Announcing CodeQL Community Packs

We are excited to introduce the new CodeQL Community Packs, a comprehensive set of queries and models designed to enhance your code analysis capabilities. These packs are tailored to augment…

|
| 7 minutes

We are excited to introduce the new CodeQL Community Packs, a comprehensive set of queries and models designed to enhance your code analysis capabilities. These packs are tailored to augment the standard set of CodeQL queries, providing additional resources for security researchers and developers alike.

Why?

CodeQL is a semantic code analysis tool that allows developers to query their codebases as databases, enabling the identification of vulnerabilities, bugs, and patterns efficiently.

The standard set of CodeQL queries is focused on accuracy and low false positive rates, which is ideal for integration into CI/CD pipelines where alerts are primarily handled by developers. However, when alerts are operated by security engineers or researchers, the balance between false positives and false negatives can be adjusted to prioritize low false negatives, ensuring no bugs are left behind—albeit at the cost of more triaging.

What?

The CodeQL Community Packs is a set of CodeQL packs to augment the standard set queries. They include three main types of packs:

  • Model packs: these packs contain additional models of Taint Tracking sources, sinks, and summaries for libraries and frameworks that are not supported by the default suites.
  • Query packs: these packs contain additional security and audit queries to help identify potential vulnerabilities and improve code quality.
  • Library packs: designed to be used by query packs, these packs do not contain queries themselves but provide essential libraries for more comprehensive analysis.

How?

The GitHub Security Lab has been extensively using these packs for the last few years and as our records show, they turned out to be very fruitful.

Badge that says 381 vulnerabilities found with the help of CodeQL.

In addition to the additional queries and models provided by the community packs, we have also been using the audit queries, which proved invaluable when running deep-dive manual code reviews, such as the ones we did for Datahub and Home Assistant. Being able to list all the files which introduced untrusted data into the application or that perform security-relevant operations was really helpful when exploring unfamiliar huge codebases, such as the Home Assistant one.

Screenshot of the section 'Analyzing the code base' from a blog post about Home Assistant.

What’s in the community packs?

The CodeQL Community Packs offer a variety of additional queries and models for languages, such as Java, C#, and Python. These packs are designed to move the Signal to Noise (SNR) ratio closer to the low false negatives end of the spectrum, making them particularly useful for security researchers.

For example, the Java packs include:

  • Java queries
    • CVEs: queries for known CVEs such as Log4Shell.
    • Security: dozens of new security queries contributed by CodeQL engineers and security researchers from the GitHub Security Lab, but also by the broader community of security researchers.
    • Audit Exploration: queries to list all files, dependencies, untrusted data entry points, and hazardous sinks.
    • Audit Templates: templates to build your own taint tracking queries, explore data paths, or “hoist” sinks to public method parameters.
    • Library sources: special queries designed to find third-party APIs called with untrusted data.

= = = = =

WRITTEN PROBLEM A — According to the CodeQL announcement, why can the balance be tipped toward low false negatives when security engineers or researchers handle the alerts? Answer in one to three sentences.
The rows that come next are a separate collection with no connection to the CodeQL announcement.

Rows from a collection
= = = = =

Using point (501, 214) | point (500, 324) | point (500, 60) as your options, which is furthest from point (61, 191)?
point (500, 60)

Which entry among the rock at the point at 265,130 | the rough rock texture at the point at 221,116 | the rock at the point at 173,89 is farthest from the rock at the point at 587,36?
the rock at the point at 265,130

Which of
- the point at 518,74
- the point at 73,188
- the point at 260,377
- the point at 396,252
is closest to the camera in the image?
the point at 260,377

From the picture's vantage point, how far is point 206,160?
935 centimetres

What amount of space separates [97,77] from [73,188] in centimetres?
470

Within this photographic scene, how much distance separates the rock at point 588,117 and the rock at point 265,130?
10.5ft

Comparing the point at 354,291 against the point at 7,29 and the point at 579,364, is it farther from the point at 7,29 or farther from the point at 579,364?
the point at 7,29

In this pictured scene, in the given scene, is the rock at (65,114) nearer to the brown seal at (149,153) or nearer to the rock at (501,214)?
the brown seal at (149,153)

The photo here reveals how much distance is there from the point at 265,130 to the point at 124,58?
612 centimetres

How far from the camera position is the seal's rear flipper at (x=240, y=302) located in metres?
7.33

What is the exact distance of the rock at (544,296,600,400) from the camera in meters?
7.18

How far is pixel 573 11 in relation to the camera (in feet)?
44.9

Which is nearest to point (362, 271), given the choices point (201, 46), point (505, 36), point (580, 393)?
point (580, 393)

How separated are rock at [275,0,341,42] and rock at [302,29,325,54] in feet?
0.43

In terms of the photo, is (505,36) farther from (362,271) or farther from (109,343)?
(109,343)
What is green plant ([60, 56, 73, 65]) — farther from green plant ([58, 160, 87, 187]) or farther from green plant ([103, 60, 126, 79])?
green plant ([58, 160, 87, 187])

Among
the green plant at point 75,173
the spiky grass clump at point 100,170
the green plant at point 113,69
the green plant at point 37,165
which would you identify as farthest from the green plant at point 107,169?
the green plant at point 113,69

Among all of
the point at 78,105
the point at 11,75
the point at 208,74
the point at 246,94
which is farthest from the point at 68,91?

= = = = =

WRITTEN PROBLEM B — Print the rows unchanged, starting with the line that contains "What is green" and going on through the last line of the rows.

COMPLETE OUTPUT A — Favoring low false negatives ensures that no bugs are left behind. The cost is more triaging. This differs from the standard queries, which aim for low false positives because developers mainly handle the alerts in CI/CD pipelines.

COMPLETE OUTPUT B —
What is green plant ([60, 56, 73, 65]) — farther from green plant ([58, 160, 87, 187]) or farther from green plant ([103, 60, 126, 79])?
green plant ([58, 160, 87, 187])

Among
the green plant at point 75,173
the spiky grass clump at point 100,170
the green plant at point 113,69
the green plant at point 37,165
which would you identify as farthest from the green plant at point 107,169?
the green plant at point 113,69

Among all of
the point at 78,105
the point at 11,75
the point at 208,74
the point at 246,94
which is farthest from the point at 68,91?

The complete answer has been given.